Wszystko w dolocie wyczyscilem, węże od podciśnieniowe wszystkie do których miałem dostęp zmienione, lambdy ok, błędów brak. Świece nowe, cewki ok.
Nie chcę wymieniać pół samochodu na pale bo może to a może tamto.
-
Świec olejem nie zalewa?
-
Nie, zauwazylbym to przy wymianie napewno.
-
Zmierz ciśnienie w cylindrach, może któryś zawór jest nadpalony?
-
Może katy zapchane? Rozgrzać porządnie i na kanał pomierzyć temperaturę
-
Panowie, na dzień dzisiejszy wymienione kolanko to duże w dolocie i gumowy łącznik elastyczny, były szczelne ale klejone.
Żona dzisiaj zrobiła niecałe 20 km i twierdzi, że jest ok.

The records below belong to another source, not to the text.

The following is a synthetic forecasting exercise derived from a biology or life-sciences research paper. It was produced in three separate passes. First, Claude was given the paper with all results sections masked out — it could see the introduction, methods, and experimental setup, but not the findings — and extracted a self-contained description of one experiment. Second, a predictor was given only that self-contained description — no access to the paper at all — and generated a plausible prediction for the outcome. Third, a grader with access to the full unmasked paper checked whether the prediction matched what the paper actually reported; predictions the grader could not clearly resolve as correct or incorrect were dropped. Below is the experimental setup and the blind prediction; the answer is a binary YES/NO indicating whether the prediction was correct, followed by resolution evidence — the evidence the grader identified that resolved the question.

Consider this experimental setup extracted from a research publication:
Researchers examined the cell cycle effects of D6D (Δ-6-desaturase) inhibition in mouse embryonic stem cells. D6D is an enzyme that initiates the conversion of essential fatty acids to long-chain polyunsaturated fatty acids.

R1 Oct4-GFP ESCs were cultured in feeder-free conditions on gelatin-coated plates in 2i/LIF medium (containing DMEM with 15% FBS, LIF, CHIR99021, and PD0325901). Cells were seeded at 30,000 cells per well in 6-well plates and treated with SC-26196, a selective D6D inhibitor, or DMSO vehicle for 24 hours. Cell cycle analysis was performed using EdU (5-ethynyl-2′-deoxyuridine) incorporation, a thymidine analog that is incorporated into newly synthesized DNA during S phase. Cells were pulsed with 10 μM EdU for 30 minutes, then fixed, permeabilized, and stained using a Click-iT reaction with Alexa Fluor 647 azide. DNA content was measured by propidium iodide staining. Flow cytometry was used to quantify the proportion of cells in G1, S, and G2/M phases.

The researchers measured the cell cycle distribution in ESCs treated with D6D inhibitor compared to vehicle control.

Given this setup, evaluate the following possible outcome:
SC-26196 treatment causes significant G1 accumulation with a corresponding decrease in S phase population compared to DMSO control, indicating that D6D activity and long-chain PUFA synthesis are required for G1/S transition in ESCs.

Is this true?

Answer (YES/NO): NO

Razem z wymienionymi wyżej elementami został wymieniony czujnik powietrza zasysanego? Ten wkrecony od góry w kolanko, żaden ze sprzedawców go nie demontuje.
Czy to on mógł być winny? Jak się objawia jego uszkodzenie i czy podczas pracy silnika odpinajac kostkę powinno być pogorszenie pracy? Na starym czujniku odpinajac go nie było żadnych zmian.
-
Odświeżam temat, może komuś moja wiedza się przyda...
Auto ostatecznie zostało doprowadzone do porządku. Skończyłem z samodzielnymi naprawami i oddałem do mechanika.
Została wymieniona uszczelka kolektora dolotowego (zaznaczam, że wcześniej wypryskalem pół opakowania samostartu i nie znalazłem przedmuchow a jednak) i przytkany był prawdopodobnie jeden z tłumików bo po wymianie uszczelki podczas testów początkowo nie chciał wkrecac się na obroty dopóki nie rozerwalo tłumika.